SLI | Query | Status |
---|---|---|
Availability | min(up{job="ArgoCD Metrics"}) | Done |
Reconciliation Performance | sum(increase(argocd_app_reconcile_bucket{dest_server=\~"$Server", job="ArgoCD Metrics"}[10m])) by (le) | Needs Update to use Histogram |
Length of Work Queue | increase(workqueue_unfinished_work_seconds{}[10m]) | Done |
SLI Descriptions
- Availability: This tells us whether important ArgoCD pods are up.
- Reconciliation Performance: For ArgoCD, Reconciliation refers to making the state of the application match what is stored in git. This is usually done by managing Kubernetes objects. This SLI lets us see how much time our reconciliations are taking, and whether the system is performing in a degraded state/ needs to be scaled up.
- Length of Work Queue: This tells how many seconds of work are in progress but have not been observed by work_duration. Large values usually indicate stuck threads.
Usage Metrics
These metrics are being used to track usage of the ArgoCD instance
Usage Metric | Query | Status |
---|---|---|
Number of Managed Servers | count(count by (dest_server) (argocd_app_info{project=\~"$Project"})) | Done |
Number of Managed Apps | count((argocd_app_info{project=\~"$Project"})) | Done |
Number of Source Repos | count(count by (repo) (argocd_app_info{project=\~"$Project"})) | Done |
Rate of Change | To Be Implemented | Not Done |
Service Level Indicators for App Owners
These metrics are possible SLIs for the App Owners
SLI | Query | Status |
---|---|---|
App Sync Failures | ceil(increase(argocd_app_sync_total{dest_server=\~"\$Server", project=\~"$Project", phase=\~"Error|Failed"}[10m])) | Done |
Possible Service Level Indicators
These metrics are interesting to look at but their usefulness has not yet been determined.

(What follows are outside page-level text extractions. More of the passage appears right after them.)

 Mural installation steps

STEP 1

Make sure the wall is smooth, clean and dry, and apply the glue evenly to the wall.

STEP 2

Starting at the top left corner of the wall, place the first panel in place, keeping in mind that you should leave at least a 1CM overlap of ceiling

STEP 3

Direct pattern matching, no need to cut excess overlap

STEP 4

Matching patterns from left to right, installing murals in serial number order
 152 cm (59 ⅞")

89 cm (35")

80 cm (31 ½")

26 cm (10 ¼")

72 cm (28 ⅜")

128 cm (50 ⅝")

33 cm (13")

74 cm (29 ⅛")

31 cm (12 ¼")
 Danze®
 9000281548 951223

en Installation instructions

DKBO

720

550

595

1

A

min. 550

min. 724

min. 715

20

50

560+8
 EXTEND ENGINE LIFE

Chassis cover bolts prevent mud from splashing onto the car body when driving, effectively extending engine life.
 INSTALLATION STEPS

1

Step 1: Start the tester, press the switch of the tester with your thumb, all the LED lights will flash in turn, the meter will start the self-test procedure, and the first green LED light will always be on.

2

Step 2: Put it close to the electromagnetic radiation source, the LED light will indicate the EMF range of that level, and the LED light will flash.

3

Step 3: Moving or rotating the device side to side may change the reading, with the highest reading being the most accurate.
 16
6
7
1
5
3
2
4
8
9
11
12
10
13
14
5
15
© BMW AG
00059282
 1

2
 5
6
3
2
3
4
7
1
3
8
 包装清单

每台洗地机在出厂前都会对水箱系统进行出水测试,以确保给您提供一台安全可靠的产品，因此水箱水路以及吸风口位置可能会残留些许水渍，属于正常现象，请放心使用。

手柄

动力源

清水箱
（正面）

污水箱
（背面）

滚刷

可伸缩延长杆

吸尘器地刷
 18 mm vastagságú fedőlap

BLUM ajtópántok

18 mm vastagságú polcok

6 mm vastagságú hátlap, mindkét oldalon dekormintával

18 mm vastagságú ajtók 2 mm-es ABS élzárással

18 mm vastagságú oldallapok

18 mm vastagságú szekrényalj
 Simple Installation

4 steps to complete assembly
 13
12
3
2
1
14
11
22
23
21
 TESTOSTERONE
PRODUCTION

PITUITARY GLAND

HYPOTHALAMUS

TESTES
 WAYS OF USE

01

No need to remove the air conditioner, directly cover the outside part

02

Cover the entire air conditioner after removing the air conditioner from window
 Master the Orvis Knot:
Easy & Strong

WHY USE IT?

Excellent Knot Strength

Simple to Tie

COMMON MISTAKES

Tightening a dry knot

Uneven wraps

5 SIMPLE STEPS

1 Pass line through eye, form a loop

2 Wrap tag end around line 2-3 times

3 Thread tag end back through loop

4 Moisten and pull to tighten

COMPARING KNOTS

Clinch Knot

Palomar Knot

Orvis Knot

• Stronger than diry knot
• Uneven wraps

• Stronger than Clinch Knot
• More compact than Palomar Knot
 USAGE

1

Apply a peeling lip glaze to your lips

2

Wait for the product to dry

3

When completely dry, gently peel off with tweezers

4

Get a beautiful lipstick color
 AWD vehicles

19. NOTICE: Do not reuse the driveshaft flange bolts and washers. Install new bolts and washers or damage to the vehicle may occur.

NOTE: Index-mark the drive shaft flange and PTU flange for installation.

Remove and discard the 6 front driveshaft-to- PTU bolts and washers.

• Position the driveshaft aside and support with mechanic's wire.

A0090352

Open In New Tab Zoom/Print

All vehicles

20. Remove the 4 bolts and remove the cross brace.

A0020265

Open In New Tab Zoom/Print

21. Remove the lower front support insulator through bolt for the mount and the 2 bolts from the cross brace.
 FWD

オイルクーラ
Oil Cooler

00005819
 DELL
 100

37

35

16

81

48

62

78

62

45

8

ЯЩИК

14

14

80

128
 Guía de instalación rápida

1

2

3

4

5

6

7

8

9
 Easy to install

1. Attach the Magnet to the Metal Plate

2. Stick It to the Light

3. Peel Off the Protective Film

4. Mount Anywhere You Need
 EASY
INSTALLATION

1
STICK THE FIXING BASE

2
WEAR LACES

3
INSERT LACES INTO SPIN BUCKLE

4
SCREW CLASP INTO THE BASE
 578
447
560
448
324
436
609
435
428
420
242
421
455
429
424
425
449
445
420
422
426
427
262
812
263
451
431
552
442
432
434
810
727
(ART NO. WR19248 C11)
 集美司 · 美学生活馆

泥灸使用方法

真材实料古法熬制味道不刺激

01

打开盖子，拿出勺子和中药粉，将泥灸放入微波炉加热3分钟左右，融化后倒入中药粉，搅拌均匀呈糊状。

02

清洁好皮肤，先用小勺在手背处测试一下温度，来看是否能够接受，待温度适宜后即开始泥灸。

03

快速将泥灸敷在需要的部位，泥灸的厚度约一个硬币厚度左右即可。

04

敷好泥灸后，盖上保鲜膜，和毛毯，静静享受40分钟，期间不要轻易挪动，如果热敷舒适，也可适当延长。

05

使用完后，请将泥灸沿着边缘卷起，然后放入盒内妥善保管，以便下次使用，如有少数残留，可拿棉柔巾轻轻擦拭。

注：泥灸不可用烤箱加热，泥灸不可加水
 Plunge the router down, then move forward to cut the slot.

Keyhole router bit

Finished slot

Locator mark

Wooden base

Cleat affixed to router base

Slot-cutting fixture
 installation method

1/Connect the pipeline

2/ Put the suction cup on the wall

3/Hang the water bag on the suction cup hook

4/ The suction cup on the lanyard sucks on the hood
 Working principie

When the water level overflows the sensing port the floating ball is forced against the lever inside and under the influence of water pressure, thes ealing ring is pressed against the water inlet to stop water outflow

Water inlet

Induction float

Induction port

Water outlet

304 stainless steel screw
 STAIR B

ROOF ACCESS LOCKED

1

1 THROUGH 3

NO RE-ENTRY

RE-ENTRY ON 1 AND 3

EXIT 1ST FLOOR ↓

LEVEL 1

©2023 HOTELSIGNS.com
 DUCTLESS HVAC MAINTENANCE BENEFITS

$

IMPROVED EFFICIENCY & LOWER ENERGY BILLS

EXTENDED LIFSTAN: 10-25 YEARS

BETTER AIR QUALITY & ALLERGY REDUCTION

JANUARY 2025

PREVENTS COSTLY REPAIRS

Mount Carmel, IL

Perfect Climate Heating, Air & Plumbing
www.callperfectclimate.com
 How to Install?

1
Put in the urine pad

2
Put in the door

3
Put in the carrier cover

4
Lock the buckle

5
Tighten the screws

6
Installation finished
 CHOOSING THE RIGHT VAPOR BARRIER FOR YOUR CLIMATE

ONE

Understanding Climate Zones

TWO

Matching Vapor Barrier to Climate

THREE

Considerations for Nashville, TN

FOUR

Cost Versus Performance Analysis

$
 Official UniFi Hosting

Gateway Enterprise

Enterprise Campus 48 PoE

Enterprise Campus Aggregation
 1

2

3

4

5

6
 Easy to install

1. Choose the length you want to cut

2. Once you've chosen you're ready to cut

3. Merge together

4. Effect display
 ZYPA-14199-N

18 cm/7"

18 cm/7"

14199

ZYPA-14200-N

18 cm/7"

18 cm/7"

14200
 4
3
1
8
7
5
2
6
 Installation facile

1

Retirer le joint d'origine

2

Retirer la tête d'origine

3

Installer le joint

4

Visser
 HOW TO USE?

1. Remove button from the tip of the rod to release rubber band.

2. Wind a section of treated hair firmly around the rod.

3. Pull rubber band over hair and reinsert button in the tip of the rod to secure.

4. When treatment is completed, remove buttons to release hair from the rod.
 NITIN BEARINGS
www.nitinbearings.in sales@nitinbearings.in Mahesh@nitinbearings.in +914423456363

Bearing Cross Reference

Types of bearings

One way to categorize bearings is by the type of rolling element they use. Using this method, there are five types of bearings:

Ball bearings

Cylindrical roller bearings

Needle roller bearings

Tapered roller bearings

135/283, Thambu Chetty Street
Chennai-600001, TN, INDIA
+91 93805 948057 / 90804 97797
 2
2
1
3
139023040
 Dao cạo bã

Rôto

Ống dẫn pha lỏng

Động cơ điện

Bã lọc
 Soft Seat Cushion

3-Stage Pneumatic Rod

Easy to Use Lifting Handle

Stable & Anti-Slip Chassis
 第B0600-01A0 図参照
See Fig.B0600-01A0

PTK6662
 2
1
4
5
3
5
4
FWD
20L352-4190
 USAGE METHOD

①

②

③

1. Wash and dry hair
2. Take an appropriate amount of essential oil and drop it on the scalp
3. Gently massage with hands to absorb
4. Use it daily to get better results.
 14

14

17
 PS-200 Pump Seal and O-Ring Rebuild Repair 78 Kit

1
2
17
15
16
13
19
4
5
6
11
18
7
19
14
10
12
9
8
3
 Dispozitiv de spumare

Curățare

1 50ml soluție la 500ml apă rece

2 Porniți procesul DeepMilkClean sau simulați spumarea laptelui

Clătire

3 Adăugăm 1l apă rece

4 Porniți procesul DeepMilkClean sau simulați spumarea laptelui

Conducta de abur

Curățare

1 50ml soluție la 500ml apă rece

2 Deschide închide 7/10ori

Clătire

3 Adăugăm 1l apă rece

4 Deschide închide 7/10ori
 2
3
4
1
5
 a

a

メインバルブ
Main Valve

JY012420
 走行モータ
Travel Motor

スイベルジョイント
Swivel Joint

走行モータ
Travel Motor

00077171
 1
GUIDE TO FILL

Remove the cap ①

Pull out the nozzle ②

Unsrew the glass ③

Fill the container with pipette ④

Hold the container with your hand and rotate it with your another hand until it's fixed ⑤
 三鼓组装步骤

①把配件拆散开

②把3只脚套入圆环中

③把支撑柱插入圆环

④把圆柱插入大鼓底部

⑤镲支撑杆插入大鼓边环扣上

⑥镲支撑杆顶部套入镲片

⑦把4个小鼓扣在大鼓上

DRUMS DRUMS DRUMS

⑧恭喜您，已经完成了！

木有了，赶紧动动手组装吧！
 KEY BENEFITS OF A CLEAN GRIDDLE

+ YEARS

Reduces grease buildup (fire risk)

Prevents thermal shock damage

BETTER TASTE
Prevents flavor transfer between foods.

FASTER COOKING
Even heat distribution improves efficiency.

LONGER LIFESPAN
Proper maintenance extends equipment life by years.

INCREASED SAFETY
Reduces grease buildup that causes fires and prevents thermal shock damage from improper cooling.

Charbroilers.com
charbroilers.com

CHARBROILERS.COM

Metric | Query | Possible Usage | Status |
---|---|---|---|
Percentage of Apps in Sync | sum(argocd_app_info{sync_status="Synced", dest_server=\~"\$Server", dest_namespace=\~"\$Namespace", project=\~"\$Project"})/sum(argocd_app_info{dest_server=\~"\$Server", dest_namespace=\~"\$Namespace", project=\~"\$Project"}) | App Owner SLI | Done |
Cumulative GRPC Success Rate | sum(grpc_server_handled_total{grpc_code="OK",job="ArgoCD Metrics"})/sum(grpc_server_handled_total{job="ArgoCD Metrics"}) | SRE SLI | Done |
Application Time Spent out of Sync | To be Implemented | App Owner SLI | Not Done |
App Reconciliation Work Duration | sum(increase(workqueue_work_duration_seconds_bucket{name="app_reconciliation_queue"}[10m])) by (le) | SRE SLI | Update to use Histogram |
App Operation Processing Work Duration | sum(increase(workqueue_work_duration_seconds_bucket{name="app_operation_processing_queue"}[10m])) be (le) | SRE SLI | Update to use Histogram |
Metric Descriptions
- Percentage of Apps in Sync: Having a large percentage of apps be out of sync for a long duration indicates that there are some issues going on. Since the issues can be caused by both app-owners and the SREs it doesn't make sense to have this as an SRE SLI.
- Cumulative GRPC Success Rate: Seeing a large drop in the success rate could indicate issues with the underlying system.
- Application Time Spent out of Sync: Similar to 1, this can have multiple causes so it is difficult to define an SRE SLI based on this.
- App Reconciliation Work Duration: This gives us a histogram of how much time (in seconds) it takes for ArgoCD to process items in the App Reconciliation queue.
- App Operation Processing Work Duration: This gives us a histogram of how much time (in seconds) it takes for ArgoCD to process items in the App Processing queue.